Let $X_1,X_2,...$ be i.i.d. random variables and $N$ an independent nonnegative integer valued random variable. Let $S_N=X_1+...+X_N$. Assume that the m.g.f. of $X_i$, denoted $M_X(t)$, and the m.g.f. of $N$, denoted $M_N(t)$ are finite in some interval $(-\delta,\delta)$ around the origin.
- Express the m.g.f. $M_{S_N}(t)$ of $S_N$ in terms of $M_X(t)$ and $M_N(t)$.
- Assume $N\sim Poisson(\lambda)$ and $X\sim Ber(p)$, deduce what is the distribution of $S_N$ from part 1.
- Compute the second moment $\mathbb{E}[S^2_N]$ in terms of the moments of $X$ and $N$ and deduce the variance of $S_N$ in terms of the means and variances of $X$ and $N$.
My Attempt
- We have the formula: If $X_1,...,X_n$ are independent, then $$M_{X_1+...+X_n}(t)=M_{X_1}\cdot...\cdot M_{X_n}(t)$$ So $M_{S_N}=M_{X_1}(t)\cdot...\cdot M_{X_N}(t)$ but we need it in terms of $M_X{t}$ and $M_{N}(t)$. This is the part I am having trouble on since $N$ is a random variable, not a number.
A hint I was given is that I should decompose the computation of the expectation by conditioning w.r.t. $N$.
So if I try that, I have $$\mathbb{E}[e^{tS_N}|N=1]=\mathbb{E}[e^{tX_1}]$$ $$\mathbb{E}[e^{tS_N}|N=2]=\mathbb{E}[e^{tX_1}]\mathbb{E}[e^{tX_2}]$$ and so on... But how would I put this together to find just $\mathbb{E}[e^{tS_N}]$ and make it in terms of $M_X(t)$ and $M_N(t)$?
- For this part, isn't the second moment equal to the variance? From what I understand about moment generating functions, the first moment is the expectation and the second moment is the variance. Why does it ask for both?

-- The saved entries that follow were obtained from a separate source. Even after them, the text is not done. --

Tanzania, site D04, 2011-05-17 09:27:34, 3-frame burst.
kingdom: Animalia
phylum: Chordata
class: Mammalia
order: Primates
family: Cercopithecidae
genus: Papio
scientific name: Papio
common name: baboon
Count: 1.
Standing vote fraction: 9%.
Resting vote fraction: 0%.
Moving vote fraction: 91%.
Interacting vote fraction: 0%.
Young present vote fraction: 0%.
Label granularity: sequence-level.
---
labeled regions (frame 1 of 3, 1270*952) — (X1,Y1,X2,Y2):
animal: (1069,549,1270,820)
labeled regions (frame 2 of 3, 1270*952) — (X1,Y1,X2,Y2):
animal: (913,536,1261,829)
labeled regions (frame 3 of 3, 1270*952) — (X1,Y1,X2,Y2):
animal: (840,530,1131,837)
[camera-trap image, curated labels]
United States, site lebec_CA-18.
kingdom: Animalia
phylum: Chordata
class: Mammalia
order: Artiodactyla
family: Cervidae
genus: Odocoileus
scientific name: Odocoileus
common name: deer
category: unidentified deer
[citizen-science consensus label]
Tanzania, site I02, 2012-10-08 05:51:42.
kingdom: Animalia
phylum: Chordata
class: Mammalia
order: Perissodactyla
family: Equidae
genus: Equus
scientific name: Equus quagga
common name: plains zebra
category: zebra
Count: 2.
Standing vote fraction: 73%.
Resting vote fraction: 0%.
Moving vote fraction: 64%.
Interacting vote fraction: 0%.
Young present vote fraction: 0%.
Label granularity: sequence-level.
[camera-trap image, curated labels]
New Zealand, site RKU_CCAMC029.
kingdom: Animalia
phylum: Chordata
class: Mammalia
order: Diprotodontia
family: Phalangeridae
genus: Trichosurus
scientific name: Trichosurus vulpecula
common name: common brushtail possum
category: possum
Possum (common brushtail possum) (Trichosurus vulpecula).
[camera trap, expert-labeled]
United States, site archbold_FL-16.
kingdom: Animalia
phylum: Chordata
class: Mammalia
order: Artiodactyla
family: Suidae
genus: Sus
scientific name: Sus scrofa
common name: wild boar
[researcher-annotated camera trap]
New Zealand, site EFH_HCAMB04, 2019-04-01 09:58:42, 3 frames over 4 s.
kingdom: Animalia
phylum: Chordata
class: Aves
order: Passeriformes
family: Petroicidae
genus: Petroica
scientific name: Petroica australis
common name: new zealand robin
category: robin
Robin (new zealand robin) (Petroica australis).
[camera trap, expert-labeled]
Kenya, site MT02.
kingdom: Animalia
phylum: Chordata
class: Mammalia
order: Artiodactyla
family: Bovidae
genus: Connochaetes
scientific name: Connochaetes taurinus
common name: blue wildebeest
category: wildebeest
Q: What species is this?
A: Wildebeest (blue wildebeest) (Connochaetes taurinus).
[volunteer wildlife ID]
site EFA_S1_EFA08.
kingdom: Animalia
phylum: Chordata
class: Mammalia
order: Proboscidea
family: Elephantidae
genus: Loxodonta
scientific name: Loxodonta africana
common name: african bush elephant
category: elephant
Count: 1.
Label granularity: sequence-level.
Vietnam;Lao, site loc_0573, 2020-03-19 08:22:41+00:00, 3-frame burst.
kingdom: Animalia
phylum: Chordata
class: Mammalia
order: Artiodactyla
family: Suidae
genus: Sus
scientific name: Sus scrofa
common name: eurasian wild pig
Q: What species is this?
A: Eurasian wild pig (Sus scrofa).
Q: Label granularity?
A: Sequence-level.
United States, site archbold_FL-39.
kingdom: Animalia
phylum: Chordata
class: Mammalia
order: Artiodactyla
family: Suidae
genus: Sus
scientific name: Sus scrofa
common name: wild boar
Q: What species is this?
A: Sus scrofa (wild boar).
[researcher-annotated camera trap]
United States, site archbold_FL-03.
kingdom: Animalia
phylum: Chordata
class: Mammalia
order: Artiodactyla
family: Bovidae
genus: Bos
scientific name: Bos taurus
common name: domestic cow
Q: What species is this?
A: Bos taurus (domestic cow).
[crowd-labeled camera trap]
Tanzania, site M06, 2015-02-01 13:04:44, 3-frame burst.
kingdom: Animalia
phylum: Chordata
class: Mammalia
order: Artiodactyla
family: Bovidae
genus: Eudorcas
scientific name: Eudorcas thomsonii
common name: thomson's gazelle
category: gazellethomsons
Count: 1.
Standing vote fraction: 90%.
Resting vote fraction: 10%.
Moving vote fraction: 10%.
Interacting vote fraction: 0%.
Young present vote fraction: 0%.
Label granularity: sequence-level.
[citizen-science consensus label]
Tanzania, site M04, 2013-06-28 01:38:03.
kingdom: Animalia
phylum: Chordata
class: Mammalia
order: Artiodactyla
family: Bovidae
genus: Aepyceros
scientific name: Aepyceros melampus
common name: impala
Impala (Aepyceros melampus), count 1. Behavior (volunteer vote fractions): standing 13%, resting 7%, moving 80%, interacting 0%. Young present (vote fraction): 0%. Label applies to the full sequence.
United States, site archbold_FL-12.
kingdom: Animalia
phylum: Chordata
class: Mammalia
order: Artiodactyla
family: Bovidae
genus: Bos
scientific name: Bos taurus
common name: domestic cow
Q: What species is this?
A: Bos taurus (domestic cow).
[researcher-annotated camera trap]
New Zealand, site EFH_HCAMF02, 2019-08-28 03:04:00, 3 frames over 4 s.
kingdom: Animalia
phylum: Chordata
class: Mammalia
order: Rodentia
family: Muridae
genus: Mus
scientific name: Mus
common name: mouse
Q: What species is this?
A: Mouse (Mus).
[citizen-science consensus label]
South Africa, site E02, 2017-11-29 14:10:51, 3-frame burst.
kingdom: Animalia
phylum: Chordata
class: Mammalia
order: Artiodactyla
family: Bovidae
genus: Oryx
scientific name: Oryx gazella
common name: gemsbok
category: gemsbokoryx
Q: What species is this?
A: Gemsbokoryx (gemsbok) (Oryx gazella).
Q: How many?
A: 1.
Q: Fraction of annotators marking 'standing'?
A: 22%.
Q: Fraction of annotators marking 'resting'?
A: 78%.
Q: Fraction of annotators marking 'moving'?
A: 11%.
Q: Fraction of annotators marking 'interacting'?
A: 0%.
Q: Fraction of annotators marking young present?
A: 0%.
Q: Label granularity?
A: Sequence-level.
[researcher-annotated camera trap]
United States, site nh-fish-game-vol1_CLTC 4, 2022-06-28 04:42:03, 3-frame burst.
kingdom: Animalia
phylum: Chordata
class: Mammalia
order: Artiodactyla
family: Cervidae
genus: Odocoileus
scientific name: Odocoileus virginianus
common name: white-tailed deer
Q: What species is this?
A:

So for the first part we can write, \begin{align} M_{S_N}(t) = \mathbb{E}[e^{tS_{N}}] &= \mathbb{E}[e^{t\sum_{i=1}^{N}X_i}] \\ &= \mathbb{E}\left[\mathbb{E}[e^{t\sum_{i=1}^{N}X_i}|N]\right], \hspace{5mm} \text{l.i.e} \\ &= \mathbb{E}\left[(\mathbb{E}[e^{tX_1}])^N\right] \\ &= \mathbb{E}\left[e^{\ln(M_X(t))N}\right] \\ &= M_N(\ln(M_X(t))). \end{align}
For the third part, No the second moment is in general not equal to the variance. Moments are given by $\mathbb{E}[X^k]$ with $k = 1,2,...$ So the variance is equal to the second moment if $\mathbb{E}[X] = 0$.
Now we have that the $k$'th moment of $X$ can be found by taking the $k$'th derivative of the moment generating function of $X$ and evaluating it at $0$, i.e. $\mathbb{E}[X^k] = M_{X}^{(k)}(0)$. Here $(k)$ denotes the $k$'th derivative.